Ok so in \Anomaly\Streams\Platform\Ui\Table\TableAuthorizer it looks like the permission is getting set by default because.. well that's default behavior. Forms behave similarly but because this is a core table (Files module / files stream) it's actually finding a permission and testing it.

I feel like the permissions should only be set by default if in the control panel - otherwise it's up to you to explicitly define them.

Thoughts?

ryanthompson - 9 months ago

Like.. if you're displaying this on the front end that's an explicit action - you're going out of your way to do it.

twopiers - 9 months ago

It's a front-end form that should be publicly available, by default in my humble opinion, but maybe (probably) I'm not understanding your meaning. I build a stream that I want the public to populate via a front-end form without registering as a user. I think that's pretty common, at least in my world. This is basically a "contact us" form with some additional requirements (the file being one of them).

That said, it's your software and I will happily play by your rules. I don't mind explicitly setting permissions, I just have no idea how to do that.

stevenweijdt - 9 months ago

Two things to keep in mind. You need to protect the user (especially the rookies) for any defaults that are dangerous. At the same time.. you should make the number one use case a default.

Permissions in the backend are probably more obvious. You have so many settings a lot of admins are not allowed to touch.. so every serious super admin would set that up correctly with a bit more effort and focus. Also a lot of cases there's just one admin.

On the frontend however, two use cases.

  1. certain type of user can upload files
  2. a guest (so everybody) can upload files

I would go for option 2. But put a big warning and info text in the admin area about permissions. So people know they should be looking at the docs and permissions, in case their use case needs protection.

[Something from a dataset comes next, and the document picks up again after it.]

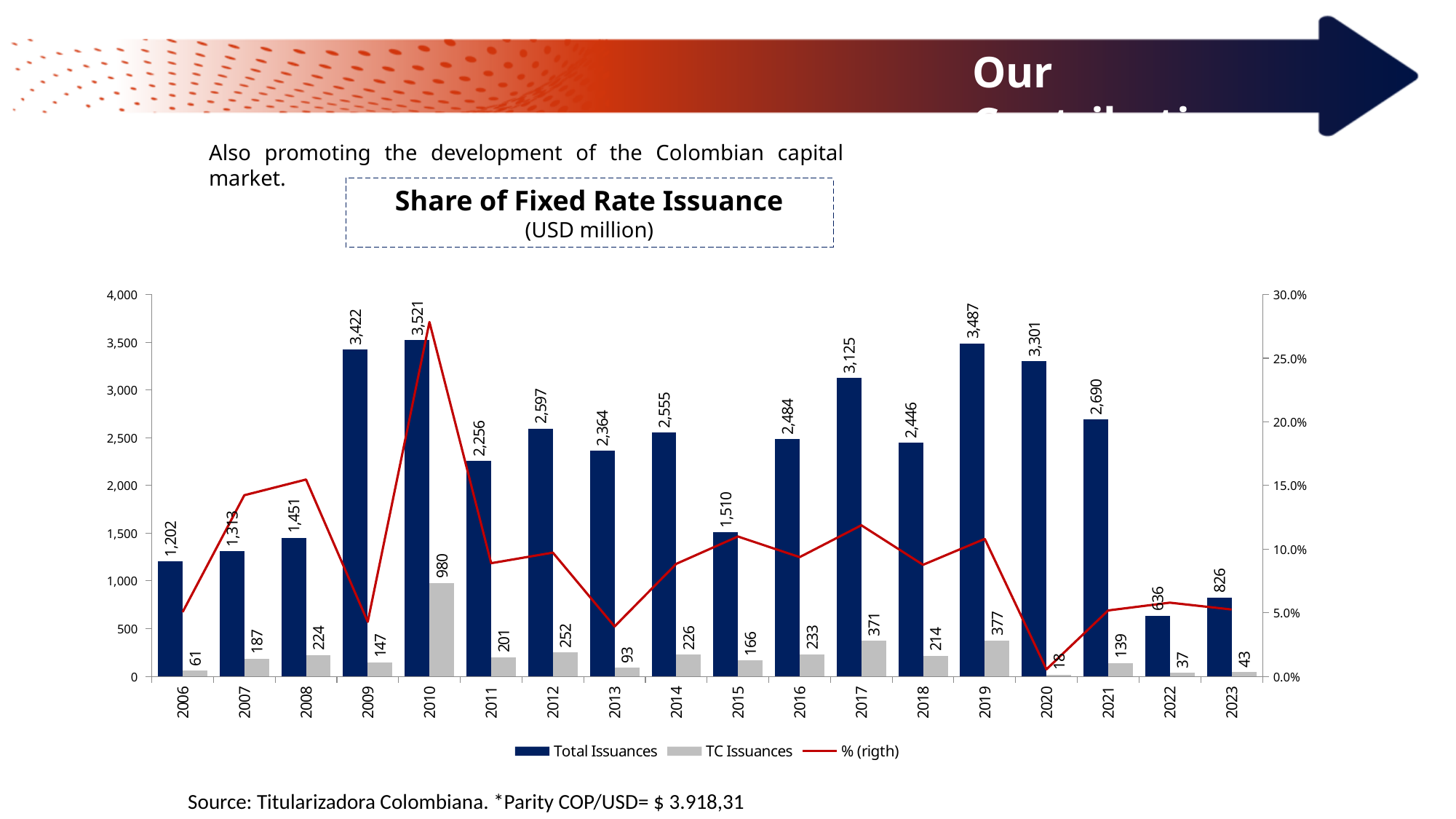
Which year has the highest Total Issuances? 2010 Which is larger, Total Issuances in 2017 or in 2019? 2019 What is the value of Total Issuances for 2022? 636 Which year has the highest TC Issuances? 2010 Is the % (rigth) value for 2010 greater or less than 25.0%? greater How many years are shown on the x axis? 18 What is the value of TC Issuances for 2017? 371 How many series does the legend list? 3 Which year has the lowest Total Issuances? 2022 What is the value of Total Issuances for 2010? 3,521 What is the title of the chart? Share of Fixed Rate Issuance What is the difference between Total Issuances and TC Issuances in 2010? 2,541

ryanthompson - 9 months ago

The thing is this is strictly default behavior. @twopiers you can set permissions in protected $options = ['permission' => $permissionString];

Permissions were originally intended for UI builders (and works wonderfully) because the UI builders are providing the response. In the case of including the form in your view it's no longer the response but instead content. So your controller / page or whatever should be responsible for authorizing IMO. I am going to modify the defaults @twopiers so your code should work as expected on the front end.

@stevenweijdt good point on protecting users though.. I have some modifications to a string cleaning function / comments module & forum I think that will make this more responsible on my end in protecting more by default.

Thanks guys!

ryanthompson - 9 months ago

@twopiers all set.

twopiers - 9 months ago

Just updated, works perfectly. Thanks Ryan! Based on your response, should I be doing this in a different way? Given these parameters, I'm genuinely interested to know how you would approach this? What is best practice?

  1. public facing form, no login/registration required
  2. optional image upload
  3. viewable responses in the Admin

Again, thanks Ryan. Very much appreciated!